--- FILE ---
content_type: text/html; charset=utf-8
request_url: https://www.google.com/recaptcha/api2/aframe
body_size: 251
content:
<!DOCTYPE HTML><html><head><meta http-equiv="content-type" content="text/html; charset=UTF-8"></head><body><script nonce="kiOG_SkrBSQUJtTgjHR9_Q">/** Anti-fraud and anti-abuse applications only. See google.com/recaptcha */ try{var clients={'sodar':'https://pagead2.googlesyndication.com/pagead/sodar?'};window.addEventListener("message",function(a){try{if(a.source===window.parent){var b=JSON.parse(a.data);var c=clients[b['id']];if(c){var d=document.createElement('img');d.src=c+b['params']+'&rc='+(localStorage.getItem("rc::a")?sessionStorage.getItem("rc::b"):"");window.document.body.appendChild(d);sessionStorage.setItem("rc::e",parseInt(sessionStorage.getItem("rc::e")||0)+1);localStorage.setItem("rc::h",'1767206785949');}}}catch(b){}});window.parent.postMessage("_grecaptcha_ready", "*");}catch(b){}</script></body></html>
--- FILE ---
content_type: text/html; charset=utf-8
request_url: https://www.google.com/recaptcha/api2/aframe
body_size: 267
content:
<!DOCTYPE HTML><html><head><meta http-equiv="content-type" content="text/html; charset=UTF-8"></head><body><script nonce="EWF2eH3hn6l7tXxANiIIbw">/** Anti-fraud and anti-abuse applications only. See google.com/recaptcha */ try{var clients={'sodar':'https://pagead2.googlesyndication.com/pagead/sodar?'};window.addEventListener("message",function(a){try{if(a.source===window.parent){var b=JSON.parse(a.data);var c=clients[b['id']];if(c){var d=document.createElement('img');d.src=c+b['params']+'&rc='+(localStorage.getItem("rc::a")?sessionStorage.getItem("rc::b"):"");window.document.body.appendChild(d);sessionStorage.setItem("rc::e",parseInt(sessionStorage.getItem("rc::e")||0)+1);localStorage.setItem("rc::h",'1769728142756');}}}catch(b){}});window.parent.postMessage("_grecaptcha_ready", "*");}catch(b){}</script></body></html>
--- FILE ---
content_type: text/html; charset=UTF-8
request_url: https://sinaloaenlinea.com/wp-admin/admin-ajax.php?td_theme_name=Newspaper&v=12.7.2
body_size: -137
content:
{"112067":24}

- - - - - - -

**REQUIRED WORK**
Every line of the listing above is to be written out again exactly.

**RESULT FOR THIS EXERCISE**
--- FILE ---
content_type: text/html; charset=utf-8
request_url: https://www.google.com/recaptcha/api2/aframe
body_size: 251
content:
<!DOCTYPE HTML><html><head><meta http-equiv="content-type" content="text/html; charset=UTF-8"></head><body><script nonce="kiOG_SkrBSQUJtTgjHR9_Q">/** Anti-fraud and anti-abuse applications only. See google.com/recaptcha */ try{var clients={'sodar':'https://pagead2.googlesyndication.com/pagead/sodar?'};window.addEventListener("message",function(a){try{if(a.source===window.parent){var b=JSON.parse(a.data);var c=clients[b['id']];if(c){var d=document.createElement('img');d.src=c+b['params']+'&rc='+(localStorage.getItem("rc::a")?sessionStorage.getItem("rc::b"):"");window.document.body.appendChild(d);sessionStorage.setItem("rc::e",parseInt(sessionStorage.getItem("rc::e")||0)+1);localStorage.setItem("rc::h",'1767206785949');}}}catch(b){}});window.parent.postMessage("_grecaptcha_ready", "*");}catch(b){}</script></body></html>
--- FILE ---
content_type: text/html; charset=utf-8
request_url: https://www.google.com/recaptcha/api2/aframe
body_size: 267
content:
<!DOCTYPE HTML><html><head><meta http-equiv="content-type" content="text/html; charset=UTF-8"></head><body><script nonce="EWF2eH3hn6l7tXxANiIIbw">/** Anti-fraud and anti-abuse applications only. See google.com/recaptcha */ try{var clients={'sodar':'https://pagead2.googlesyndication.com/pagead/sodar?'};window.addEventListener("message",function(a){try{if(a.source===window.parent){var b=JSON.parse(a.data);var c=clients[b['id']];if(c){var d=document.createElement('img');d.src=c+b['params']+'&rc='+(localStorage.getItem("rc::a")?sessionStorage.getItem("rc::b"):"");window.document.body.appendChild(d);sessionStorage.setItem("rc::e",parseInt(sessionStorage.getItem("rc::e")||0)+1);localStorage.setItem("rc::h",'1769728142756');}}}catch(b){}});window.parent.postMessage("_grecaptcha_ready", "*");}catch(b){}</script></body></html>
--- FILE ---
content_type: text/html; charset=UTF-8
request_url: https://sinaloaenlinea.com/wp-admin/admin-ajax.php?td_theme_name=Newspaper&v=12.7.2
body_size: -137
content:
{"112067":24}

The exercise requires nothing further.